Construção é o sector mais beneficiado. Dívida paga até ao final de 2006
ana tomás Ribeiro
Helena Garrido
Moçambique vai passar a deter 85% do capital da Hidroeléctrica de Cahora Bassa (HCB) e Portugal reduz a sua posição de 82 para 15 %, segundo o acordo ontem assinado entre os dois países. Maputo pagará 950 milhões de dólares a Portugal até final de 2006 e os empresários portugueses ficam com direito de preferência em projectos na área da energia. O acordo final será assinado até ao final deste ano.
"Cria-se um ambiente favorável ao investimento de empresas portuguesas", disse ao DN o ministro de Estado e das Finanças, Fernando Teixeira dos Santos que ontem assinou o acordo em São Bento com o ministro da Energia moçambicano, Salvador Namburete.
O acordo final será assinado até ao final do ano. Nestes próximos dois meses as duas partes terão de acertar algumas questões que estão em aberto, como é o caso da transição da gestão da HCB e do estatuto dos trabalhadores portugueses que lá se encontram.
É explicitado no documento ontem assinado que os acordos subsequentes não podem ter efeitos negativos no défice orçamental português. O memorando resolve o problema da dívida da empresa a Portugal, questão que impediu a resolução desta problema desde a independência de Moçambique em 1975. Nesse quadro, o Estado de Moçambique paga a Portugal 700 milhões de dólares no prazo de um ano a contar da data da assinatura do acordo final agendado para o fim de 2005. Este calendário pode ser prorrogado por um máximo de seis meses, desde que se tenha pago pelo menos 50% daquele valor. A empresa HCB amortiza 250 milhões de dólares também em 2006.
No seu conjunto, são amortizados 950 milhões de dólares, valor abaixo dos 2,3 mil milhões de dólares que estavam inscritos nos livros como dívida de Cahora Bassa ao Estado português.
O ministro de Estado e das Finanças não considera que se esteja perante um perdão de dívida, mas sim face a uma situação de custos irrecuperáveis, associados à situação de guerra vivida por Moçambique. Em termos técnicos pode considerar-se estar perante um tipo de operação harmónio, ou seja, redução de capital com diminuição de posição accionista.
"Cria-se um ambiente positivo que vai beneficiar as empresas portuguesas", afirma o ministro das Finanças, que recentemente se deslocou a Moçambique exactamente para desbloquear um problema com 30 anos.
Construção com ganhos. O sector português da construção e engenharia será um dos mais beneficiados, a curto prazo, com este acordo. "As empresas portuguesas vão ter direito de preferência nos projectos de energia que Moçambique está a desenvolver", afirmou Fernando Teixeira dos Santos nas declarações que fez ao DN. Segundo afirmou, o sector que mais beneficiará com este acordo será o da construção já que, sublinhou, "as empresas portuguesas têm grande 'know how' na construção e barragens".

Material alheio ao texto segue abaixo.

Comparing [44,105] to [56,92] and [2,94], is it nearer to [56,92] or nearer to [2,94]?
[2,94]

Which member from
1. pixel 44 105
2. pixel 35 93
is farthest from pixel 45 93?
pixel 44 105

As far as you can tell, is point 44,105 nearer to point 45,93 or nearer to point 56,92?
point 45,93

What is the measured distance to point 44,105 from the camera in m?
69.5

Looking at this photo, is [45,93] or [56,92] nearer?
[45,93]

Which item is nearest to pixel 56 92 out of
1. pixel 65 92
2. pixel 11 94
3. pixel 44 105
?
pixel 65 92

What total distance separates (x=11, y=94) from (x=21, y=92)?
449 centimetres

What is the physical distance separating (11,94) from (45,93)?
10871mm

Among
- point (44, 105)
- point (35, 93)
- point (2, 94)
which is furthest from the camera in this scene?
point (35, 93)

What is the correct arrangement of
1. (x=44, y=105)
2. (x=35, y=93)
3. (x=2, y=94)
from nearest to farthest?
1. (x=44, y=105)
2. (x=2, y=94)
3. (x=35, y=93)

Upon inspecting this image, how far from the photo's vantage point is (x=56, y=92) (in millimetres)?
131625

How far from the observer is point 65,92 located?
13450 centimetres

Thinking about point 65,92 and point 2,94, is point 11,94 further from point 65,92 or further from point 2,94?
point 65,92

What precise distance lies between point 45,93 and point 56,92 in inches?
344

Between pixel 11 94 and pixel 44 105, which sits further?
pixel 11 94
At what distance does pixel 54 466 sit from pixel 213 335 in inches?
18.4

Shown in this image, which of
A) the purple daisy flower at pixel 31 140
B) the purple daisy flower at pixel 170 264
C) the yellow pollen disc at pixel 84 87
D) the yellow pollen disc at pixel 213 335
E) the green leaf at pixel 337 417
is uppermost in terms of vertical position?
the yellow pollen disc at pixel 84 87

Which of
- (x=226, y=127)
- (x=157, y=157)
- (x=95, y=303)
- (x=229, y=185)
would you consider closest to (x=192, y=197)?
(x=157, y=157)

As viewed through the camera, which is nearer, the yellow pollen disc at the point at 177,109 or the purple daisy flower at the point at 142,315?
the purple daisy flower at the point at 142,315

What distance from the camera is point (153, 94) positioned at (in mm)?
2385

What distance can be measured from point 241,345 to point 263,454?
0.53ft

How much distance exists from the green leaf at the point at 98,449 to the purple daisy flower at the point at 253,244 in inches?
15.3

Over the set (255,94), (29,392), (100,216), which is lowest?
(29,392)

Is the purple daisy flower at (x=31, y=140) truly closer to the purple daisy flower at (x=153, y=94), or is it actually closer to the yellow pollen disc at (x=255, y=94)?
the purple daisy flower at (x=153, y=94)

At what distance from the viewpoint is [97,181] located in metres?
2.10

O memorando consagra explicitamente o direito de preferência "em condições de igualdade" em futuros projectos no sector da energia, particularizando a concretização da Central Norte de Cahora Bassa. Um projecto hidroeléctrico considerado fundamental para aumentar a produção da barragem, posicionando Moçambique como o grande exportador de energia da África Austral. A central funcionará ainda como um reservatório de água para o vale agrícola do Zambeze.
Segundo o comunicado ontem difundido pelo Ministério das Finanças, o entendimento "permitirá realizar importantes investimentos no sector energético, a consolidação de diversos projectos industriais e o desenvolvimento agro-industrial do vale do Zambeze".No quadro do acordo, os Estados deixam de ter responsabilidade do fornecimento da energia de Cahora Bassa, como acontecia até agora. Serão as empresas, a HCB e a Eskom a assumir essa responsabilidade.
Sócrates satisfeito. A assinatura do memorando de entendimento sobre a Hidroeléctrica de Cahora Bassa "é um acordo histórico para Portugal e Moçambique", disse ontem o primeiro-ministro José Sócrates, manifestando a sua "satisfação pessoal por ter sido agora possível concluir uma negociação que já se arrastava desde 1975". Na sua opinião, "este é um bom acordo para os dois países, reflecte uma múltipla confiança entre ambos e potencia boas relações para o futuro." Sócrates salientou que este entendimento também "honra a nossa história".
Por seu turno, o presidente moçambicano, Armando Guebuza, confessou que já desde a manhã de ontem estava "convencido que isto tinha de acabar hoje. E acabou mesmo. O acordo aconteceu e demonstra o nível de bom relacionamento e de amizade existente entre os dois governos e os dois povos". E anunciou "Daqui a pouco Cahora Bassa passa a ser gerida por Moçambique".